Nog één keer borstelt Émile Ennouchi zijn vondst goed af, waarna hij hem optilt in de felle Afrikaanse zon. Door de duizenden jaren in de grond is de schedel wat vervormd, maar verder is hij nog in goede staat.
Ennouchi draait hem rond en bekijkt de vondst van alle kanten, terwijl hij zijn vingers over het verdikte bot boven de oogkassen laat glijden.
In 1961 leidde de antropoloog Ennouchi de archeologische opgravingen bij Jebel Irhoud, 80 kilometer ten noordwesten van Marrakesh in Marokko. De goed bewaard gebleven vondst werd eerst beschouwd als rest van een Neanderthaler, maar er kwamen later zoveel overeenkomsten met onze eigen soort aan het licht dat hij geclassificeerd werd als vroege Homo sapiens.
De ouderdom werd geschat op 160.000 jaar, dus de schedel paste goed in de theorie over de menselijke oorsprong.
Volgens deze theorie is Homo sapiens 200.000 jaar terug ontstaan in Oost-Afrika, waarna deze superieure moderne mens zich 60.000 jaar geleden verspreidde over de hele aardbol.

• STUDIEMATERIAAL:
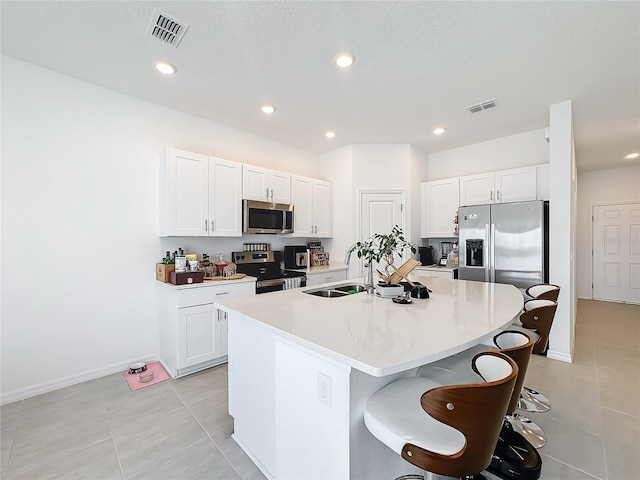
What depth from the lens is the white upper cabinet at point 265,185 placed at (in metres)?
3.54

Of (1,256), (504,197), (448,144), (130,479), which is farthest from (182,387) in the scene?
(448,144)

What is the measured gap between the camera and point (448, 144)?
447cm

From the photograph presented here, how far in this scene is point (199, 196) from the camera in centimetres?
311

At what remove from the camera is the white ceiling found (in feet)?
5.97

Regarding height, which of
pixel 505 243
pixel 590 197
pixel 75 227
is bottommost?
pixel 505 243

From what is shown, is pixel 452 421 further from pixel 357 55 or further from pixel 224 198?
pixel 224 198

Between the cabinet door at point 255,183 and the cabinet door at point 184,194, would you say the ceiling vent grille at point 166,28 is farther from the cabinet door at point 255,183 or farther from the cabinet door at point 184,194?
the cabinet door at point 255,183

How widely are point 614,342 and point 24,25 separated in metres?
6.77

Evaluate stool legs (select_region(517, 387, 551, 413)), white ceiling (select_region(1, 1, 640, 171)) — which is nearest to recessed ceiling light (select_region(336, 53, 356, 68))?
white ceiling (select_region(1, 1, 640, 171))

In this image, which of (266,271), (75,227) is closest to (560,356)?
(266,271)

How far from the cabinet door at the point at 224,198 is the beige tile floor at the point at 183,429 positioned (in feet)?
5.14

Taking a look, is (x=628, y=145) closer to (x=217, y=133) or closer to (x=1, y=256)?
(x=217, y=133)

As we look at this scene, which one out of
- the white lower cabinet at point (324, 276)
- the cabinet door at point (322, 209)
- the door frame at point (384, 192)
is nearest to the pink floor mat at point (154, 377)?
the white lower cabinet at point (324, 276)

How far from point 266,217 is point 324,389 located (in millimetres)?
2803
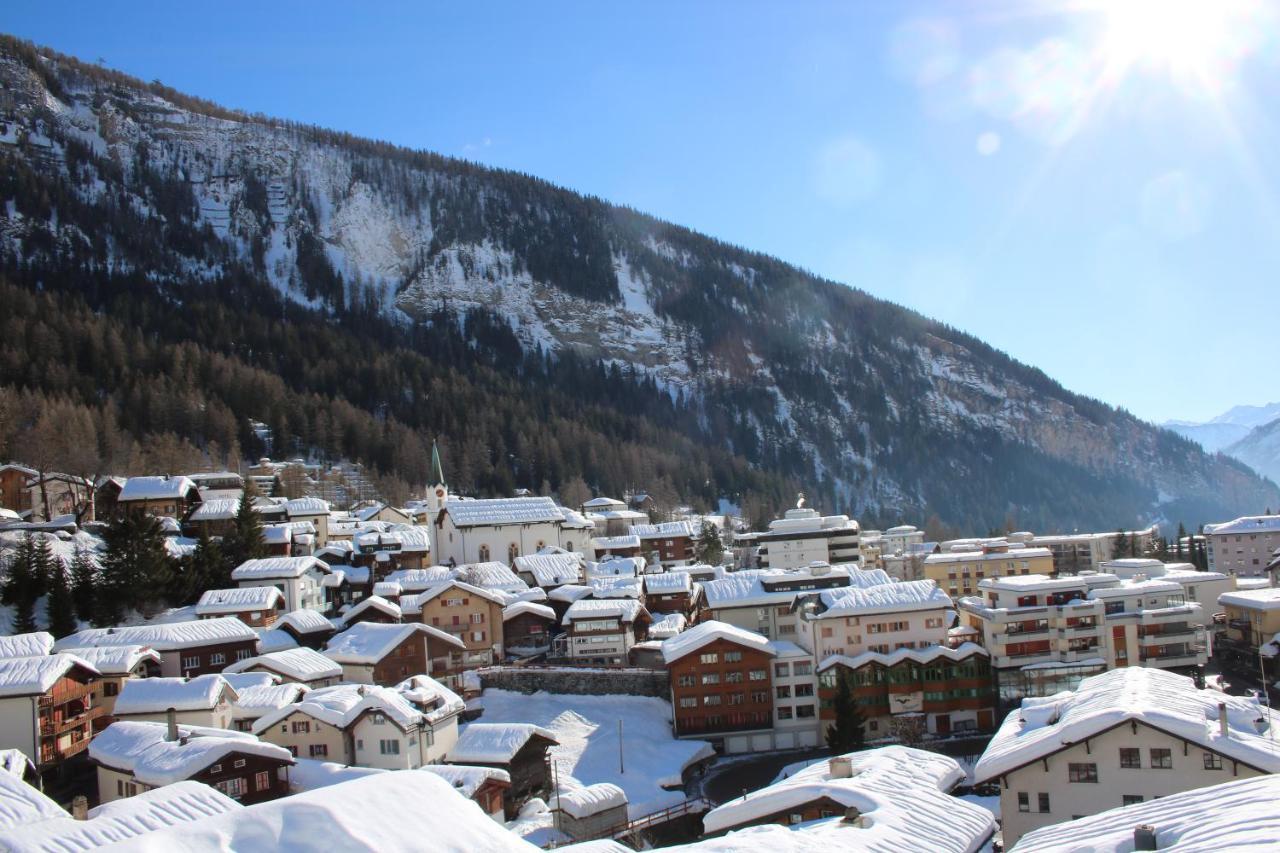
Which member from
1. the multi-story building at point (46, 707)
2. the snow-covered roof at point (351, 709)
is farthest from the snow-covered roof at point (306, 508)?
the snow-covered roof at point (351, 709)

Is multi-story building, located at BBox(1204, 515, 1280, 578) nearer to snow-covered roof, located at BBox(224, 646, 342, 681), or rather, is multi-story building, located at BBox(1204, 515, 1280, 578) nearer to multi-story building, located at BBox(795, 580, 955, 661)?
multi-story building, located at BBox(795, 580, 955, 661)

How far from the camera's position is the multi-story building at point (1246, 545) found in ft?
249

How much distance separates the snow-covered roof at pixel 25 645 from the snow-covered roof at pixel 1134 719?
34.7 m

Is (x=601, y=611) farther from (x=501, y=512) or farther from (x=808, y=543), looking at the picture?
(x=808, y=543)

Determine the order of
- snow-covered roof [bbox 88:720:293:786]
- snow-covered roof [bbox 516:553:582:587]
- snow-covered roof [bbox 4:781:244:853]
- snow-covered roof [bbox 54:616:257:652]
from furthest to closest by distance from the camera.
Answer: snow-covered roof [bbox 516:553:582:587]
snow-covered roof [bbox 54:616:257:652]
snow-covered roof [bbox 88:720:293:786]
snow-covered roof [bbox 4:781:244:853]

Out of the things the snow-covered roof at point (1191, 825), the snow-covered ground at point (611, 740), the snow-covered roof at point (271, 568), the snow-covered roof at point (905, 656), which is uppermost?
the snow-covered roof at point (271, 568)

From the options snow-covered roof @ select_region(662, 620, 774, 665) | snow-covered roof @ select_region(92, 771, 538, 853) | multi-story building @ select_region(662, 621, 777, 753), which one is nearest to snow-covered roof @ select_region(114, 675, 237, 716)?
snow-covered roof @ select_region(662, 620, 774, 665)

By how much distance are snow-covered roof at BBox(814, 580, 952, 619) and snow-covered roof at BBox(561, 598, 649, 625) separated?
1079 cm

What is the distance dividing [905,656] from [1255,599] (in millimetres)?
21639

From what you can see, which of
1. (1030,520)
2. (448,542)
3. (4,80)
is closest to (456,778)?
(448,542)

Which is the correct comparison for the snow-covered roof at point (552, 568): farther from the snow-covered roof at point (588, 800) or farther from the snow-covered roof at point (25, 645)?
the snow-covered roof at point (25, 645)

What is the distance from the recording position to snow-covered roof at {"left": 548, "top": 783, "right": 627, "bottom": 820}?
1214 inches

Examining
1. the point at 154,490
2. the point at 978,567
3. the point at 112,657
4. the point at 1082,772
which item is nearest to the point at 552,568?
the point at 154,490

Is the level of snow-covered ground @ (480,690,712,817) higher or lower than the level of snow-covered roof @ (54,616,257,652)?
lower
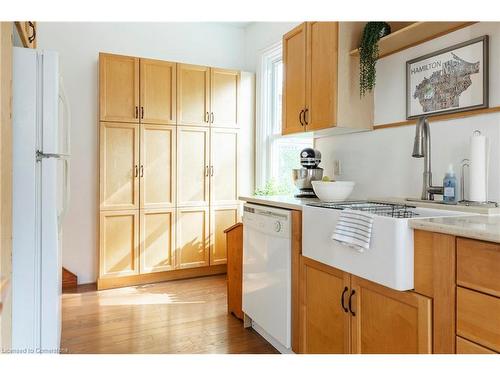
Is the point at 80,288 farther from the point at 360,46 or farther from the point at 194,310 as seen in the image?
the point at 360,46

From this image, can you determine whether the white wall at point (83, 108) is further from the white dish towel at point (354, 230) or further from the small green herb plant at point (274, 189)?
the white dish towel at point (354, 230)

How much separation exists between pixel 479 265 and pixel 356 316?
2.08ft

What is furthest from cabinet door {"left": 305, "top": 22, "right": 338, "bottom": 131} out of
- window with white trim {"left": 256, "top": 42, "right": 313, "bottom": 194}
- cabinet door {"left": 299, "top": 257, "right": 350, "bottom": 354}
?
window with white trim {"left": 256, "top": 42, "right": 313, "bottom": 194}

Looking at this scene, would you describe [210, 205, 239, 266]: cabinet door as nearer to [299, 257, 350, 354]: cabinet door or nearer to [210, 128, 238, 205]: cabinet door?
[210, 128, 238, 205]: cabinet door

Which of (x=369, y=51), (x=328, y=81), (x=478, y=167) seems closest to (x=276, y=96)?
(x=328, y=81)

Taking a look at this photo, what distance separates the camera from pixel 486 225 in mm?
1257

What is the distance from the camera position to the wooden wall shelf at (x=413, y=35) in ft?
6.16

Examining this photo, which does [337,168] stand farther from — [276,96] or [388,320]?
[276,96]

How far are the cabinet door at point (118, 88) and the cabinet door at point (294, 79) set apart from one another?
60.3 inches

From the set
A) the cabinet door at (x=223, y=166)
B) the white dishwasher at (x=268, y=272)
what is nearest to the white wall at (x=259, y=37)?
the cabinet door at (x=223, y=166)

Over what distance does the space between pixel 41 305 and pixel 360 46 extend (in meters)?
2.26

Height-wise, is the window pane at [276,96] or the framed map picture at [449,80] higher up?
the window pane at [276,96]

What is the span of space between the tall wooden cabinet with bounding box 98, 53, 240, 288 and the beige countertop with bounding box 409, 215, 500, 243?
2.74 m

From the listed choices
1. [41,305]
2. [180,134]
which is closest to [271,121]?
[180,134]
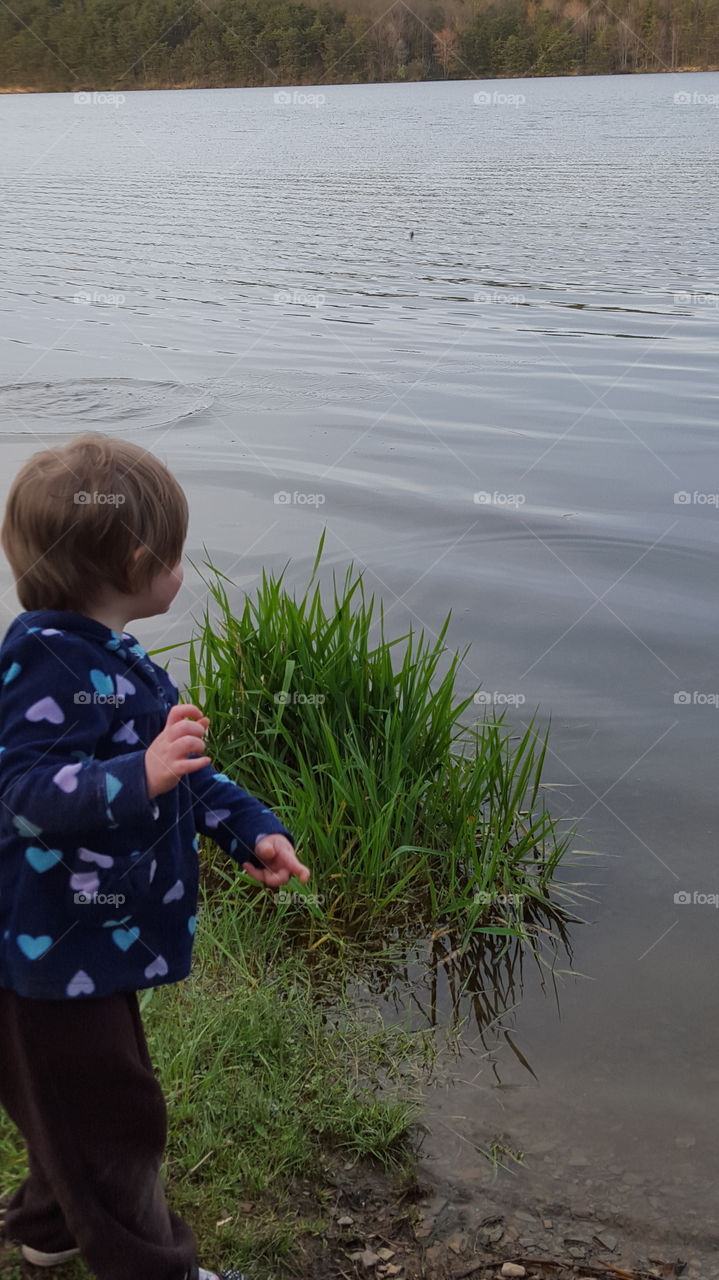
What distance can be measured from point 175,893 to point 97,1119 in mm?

• OPDRACHTEN:
1) Hoe ver en in welke richting ligt Jebel Irhoud volgens de tekst over de schedel van Jebel Irhoud vanaf Marrakesh?
2) Herhaal letterlijk het deel van de tekst over de schedel van Jebel Irhoud tussen "Ennouchi draait hem" en "vroege Homo sapiens.", beide inbegrepen.
3) Geef het vervolg op de tekst over de schedel van Jebel Irhoud.

• ANTWOORDEN:
1) Jebel Irhoud ligt 80 kilometer ten noordwesten van Marrakesh.

2)
Ennouchi draait hem rond en bekijkt de vondst van alle kanten, terwijl hij zijn vingers over het verdikte bot boven de oogkassen laat glijden.
In 1961 leidde de antropoloog Ennouchi de archeologische opgravingen bij Jebel Irhoud, 80 kilometer ten noordwesten van Marrakesh in Marokko. De goed bewaard gebleven vondst werd eerst beschouwd als rest van een Neanderthaler, maar er kwamen later zoveel overeenkomsten met onze eigen soort aan het licht dat hij geclassificeerd werd als vroege Homo sapiens.

3)
Maar in 2017 wisten onderzoekers Jebel Irhoud preciezer te dateren: de schedel is niet 160.000 jaar oud, maar 315.000 jaar. Onze soort, Homo sapiens, is dus op slag zon 100.000 jaar ouder geworden.
De schedel van Jebel Irhoud verschuift niet alleen de tijd waarin de moderne mens opkwam, maar ook onze wieg, want als die in Oost-Afrika stond, hoe kan de oudste Homo sapiens dan 6000 kilometer verderop – in Marokko – te vinden zijn?
Misschien bevat de schedel zelf wel een deel van het antwoord. Hoewel het onmiskenbaar om een Homo sapiens gaat, vertoont hij trekken van oudere mensensoorten, en ook andere vondsten dragen zowel moderne als vroege kenmerken.
Onze voorouders vormden blijkbaar eerder een grote, bonte familie met veel mengvormen dan maar één soort.
Sapiens ontstond in heel Afrika
Na de vondst van de oudste Homo sapiens ver van waar de wieg van de mens gestaan zou hebben in Oost-Afrika is de oude theorie vervangen door een geheel nieuwe.
In 2018 presenteerde een team van antropologen onder leiding van Eleanor Scerri van de Britse universiteit van Oxford de theorie van een ‘Afrikaans multiregionalisme’. Die stelt dat de specifieke kenmerken die de Homo sapiens van tegenwoordig tezamen definiëren, gedurende honderdduizenden jaren geleidelijk zijn ontstaan bij groepjes mensen in bijna heel Afrika.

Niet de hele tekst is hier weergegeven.